# Q: Is it OK to use a 36w ballast on a 10w bulb??



## Jomeza (Jan 5, 2009)

My 10w ballast died a couple of weeks ago. The problem is it's discontinued and no longer in production/available.

The specs for this ballast are as follows:
10w 120v 60Hz 0.23A 

I have a Pony 36 watt ballast as spare and i wonder if i can use it to power up that 10w bulb without affect it??

I've read opposite opinions about this. some say the Ballast will force the bulb and eventually the bulb will last a little only.

Others say the bulb will be just fine and the ballast will provide only what the bulb needs.


Any help will be very appreciated by my fish!
Tnx.
-George


----------



## AquariumTech (Oct 12, 2010)

As long as its the right type of ballast for the bulb type, it should work. If the bulb had been higher wattage I dont think it would work. 

The point of a ballast is to start/regulate the power going to the bulb, so since its smaller amount of power needed, it should work, givin that its for the right type of bulb.


----------



## Jomeza (Jan 5, 2009)

oh.. i see. Hum.. how to know what type of bulb i have?? It looks real simple and ordinary small 10 watt tube bulb. I was thinking of buying this ballast:

http://www.amazon.com/gp/product/B001P23IT2/ref=noref?ie=UTF8&s=hi&psc=1


----------



## AquariumTech (Oct 12, 2010)

Well do you have a picture? Do you know the length? Width? Pin arrangement? 

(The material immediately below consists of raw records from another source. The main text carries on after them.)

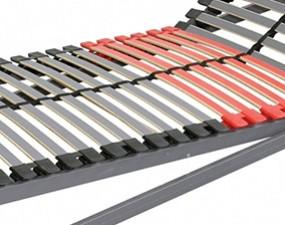 Lattenrost DUO silver ZP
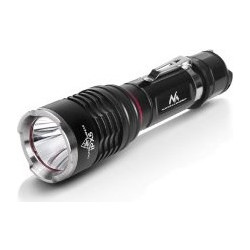 Torch Maclean MCE220 Επαναφορτιζόμενος Φακός Led 800lm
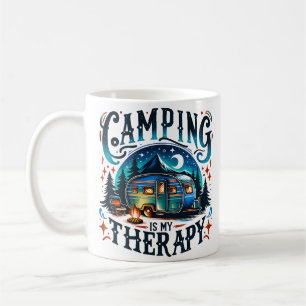 Mug Camping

By the way im not a ballast expert, but that is a electronic ballast right? If its an old magnetic one theres a chance it could over load the bulb. How expensive could it be for another bulb though thats only 10W? Just try it if you have it laying around and if it was meant for a spare.


----------



## Jomeza (Jan 5, 2009)

I spent a couple of hours reading and learning about ballasts and bulb types. The bulb is a T5 and the ballast i already found the right replacement for my bulb at amazon.com.

Thanks for the replys and will get back with the final result when it arrives at the mail.
Tnx again.


----------